Is that a problem? Not when you consider that for 33 years, the Tournament of Champions was held after the Masters.
“We are not terribly concerned about it,” said Steve Shannon, vice president of marketing for Hyundai. “I think there is that aspect of it’s the start of the year, so even if it’s literally not the first PGA Tour event, there’s something about the start of the year, and there’s something about this location.”
Still to be determined is what he meant by location — Kapalua specific or Hawaii in general?
Kapalua tends to get the brunt of the bad weather. There can be what the locals call “pineapple showers” along this portion of the coast, while only 20 miles away there is abundant sunshine and less wind. Still, the Plantation Course is the only course in Hawaii that Golf Digest ranks among the greatest 100 courses in America (No. 97). It’s unlike any course the PGA Tour plays all year with dramatic changes in elevation and stunning views of the Pacific, such as humpback whales breaching and surfers at Honolua Bay.
The bigger concern is getting more players to come, though that’s been an issue for years now.
Woods hasn’t been back since 2005, when he started taking uninterrupted breaks in the winter. Phil Mickelson stopped coming a decade ago, suggesting the wind and slope allowed bad habits to creep into his swing. Adding to the list of absentees is Europe producing some of the best players. The European Tour season stretches deep in November, and some players simply want a long break going into the new season.
The 30-man field this year was hardly a disaster, and the leaderboard going into the final round featured a top five of Dustin Johnson, Stricker, Masters champion Bubba Watson, FedEx Cup champion Brandt Snedeker and former PGA champion Keegan Bradley.
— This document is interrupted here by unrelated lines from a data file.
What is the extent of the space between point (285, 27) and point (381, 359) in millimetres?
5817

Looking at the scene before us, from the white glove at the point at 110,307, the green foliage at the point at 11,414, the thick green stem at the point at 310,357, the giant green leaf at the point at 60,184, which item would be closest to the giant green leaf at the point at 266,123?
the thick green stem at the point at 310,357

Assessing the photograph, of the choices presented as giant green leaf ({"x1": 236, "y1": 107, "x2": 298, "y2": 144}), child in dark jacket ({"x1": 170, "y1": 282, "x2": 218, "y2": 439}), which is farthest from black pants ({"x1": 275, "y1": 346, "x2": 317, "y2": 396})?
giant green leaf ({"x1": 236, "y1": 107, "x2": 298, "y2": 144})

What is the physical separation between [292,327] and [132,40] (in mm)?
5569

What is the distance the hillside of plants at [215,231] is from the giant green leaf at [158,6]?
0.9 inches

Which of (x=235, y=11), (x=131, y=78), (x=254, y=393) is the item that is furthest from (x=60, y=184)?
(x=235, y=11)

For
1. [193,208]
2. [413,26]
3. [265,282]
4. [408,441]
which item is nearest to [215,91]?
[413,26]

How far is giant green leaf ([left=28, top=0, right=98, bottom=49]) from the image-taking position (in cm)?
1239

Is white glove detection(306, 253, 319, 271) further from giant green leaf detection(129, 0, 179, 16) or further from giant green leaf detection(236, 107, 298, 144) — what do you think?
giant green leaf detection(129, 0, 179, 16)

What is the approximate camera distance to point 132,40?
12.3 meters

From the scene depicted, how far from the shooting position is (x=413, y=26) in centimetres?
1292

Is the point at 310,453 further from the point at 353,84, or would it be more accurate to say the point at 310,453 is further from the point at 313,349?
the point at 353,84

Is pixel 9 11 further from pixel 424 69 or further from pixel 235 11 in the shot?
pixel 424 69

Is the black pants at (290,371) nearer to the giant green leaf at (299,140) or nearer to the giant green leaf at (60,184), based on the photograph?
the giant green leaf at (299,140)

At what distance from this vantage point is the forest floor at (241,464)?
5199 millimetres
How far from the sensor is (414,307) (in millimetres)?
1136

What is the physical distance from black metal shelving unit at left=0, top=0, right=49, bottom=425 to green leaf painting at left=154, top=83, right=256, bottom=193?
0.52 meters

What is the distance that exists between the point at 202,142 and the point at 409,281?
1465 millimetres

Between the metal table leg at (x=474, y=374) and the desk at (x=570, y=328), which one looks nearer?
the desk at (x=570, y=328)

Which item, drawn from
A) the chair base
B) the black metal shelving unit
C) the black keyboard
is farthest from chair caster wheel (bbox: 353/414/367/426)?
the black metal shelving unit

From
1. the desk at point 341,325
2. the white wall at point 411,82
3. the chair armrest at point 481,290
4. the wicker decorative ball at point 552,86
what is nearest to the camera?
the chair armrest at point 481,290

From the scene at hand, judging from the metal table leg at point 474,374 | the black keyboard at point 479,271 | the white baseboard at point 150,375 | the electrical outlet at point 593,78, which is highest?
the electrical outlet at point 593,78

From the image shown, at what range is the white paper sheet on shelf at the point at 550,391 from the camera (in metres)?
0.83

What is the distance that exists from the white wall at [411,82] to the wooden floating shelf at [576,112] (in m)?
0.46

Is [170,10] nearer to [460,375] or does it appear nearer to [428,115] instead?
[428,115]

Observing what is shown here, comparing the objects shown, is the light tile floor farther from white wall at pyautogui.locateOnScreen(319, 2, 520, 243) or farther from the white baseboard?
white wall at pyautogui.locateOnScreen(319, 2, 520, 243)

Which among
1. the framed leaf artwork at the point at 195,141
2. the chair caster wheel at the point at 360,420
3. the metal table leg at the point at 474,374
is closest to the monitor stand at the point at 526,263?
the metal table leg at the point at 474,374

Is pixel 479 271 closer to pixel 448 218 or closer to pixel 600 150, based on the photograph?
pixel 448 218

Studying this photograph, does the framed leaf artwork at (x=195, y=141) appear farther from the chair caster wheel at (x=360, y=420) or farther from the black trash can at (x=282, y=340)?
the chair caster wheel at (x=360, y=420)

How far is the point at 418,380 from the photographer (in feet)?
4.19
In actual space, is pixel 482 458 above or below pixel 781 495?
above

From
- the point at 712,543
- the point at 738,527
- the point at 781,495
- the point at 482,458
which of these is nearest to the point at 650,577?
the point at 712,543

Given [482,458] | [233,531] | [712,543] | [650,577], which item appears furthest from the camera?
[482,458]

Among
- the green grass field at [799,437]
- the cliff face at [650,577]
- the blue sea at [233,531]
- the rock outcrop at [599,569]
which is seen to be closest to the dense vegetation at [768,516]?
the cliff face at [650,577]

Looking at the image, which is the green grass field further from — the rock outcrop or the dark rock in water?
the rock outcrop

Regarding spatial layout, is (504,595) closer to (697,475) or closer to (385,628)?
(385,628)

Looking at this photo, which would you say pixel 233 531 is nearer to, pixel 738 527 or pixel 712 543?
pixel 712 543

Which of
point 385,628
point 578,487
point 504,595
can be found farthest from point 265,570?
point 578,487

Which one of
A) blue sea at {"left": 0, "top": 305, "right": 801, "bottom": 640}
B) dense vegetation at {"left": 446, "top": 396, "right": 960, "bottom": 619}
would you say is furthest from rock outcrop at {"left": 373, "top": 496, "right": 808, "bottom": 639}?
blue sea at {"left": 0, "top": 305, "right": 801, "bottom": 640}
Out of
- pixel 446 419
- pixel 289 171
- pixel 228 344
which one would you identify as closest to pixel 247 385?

A lot of tournaments would love to have a leaderboard like that.
Years ago, an idea was tossed around to expand the field by offering a two-year exemption to the Tournament of Champions and include all past champions of the event, with the idea of getting Els and Sergio Garcia to the event because they didn’t win the year before. Sure, having them at Kapalua would have helped. But the biggest mistake golf can make is to change rules around any one player, even a player like Tiger Woods.
Besides, Els and Garcia both won on the PGA Tour last year and were eligible to start the year in Kapalua. Neither of them showed up.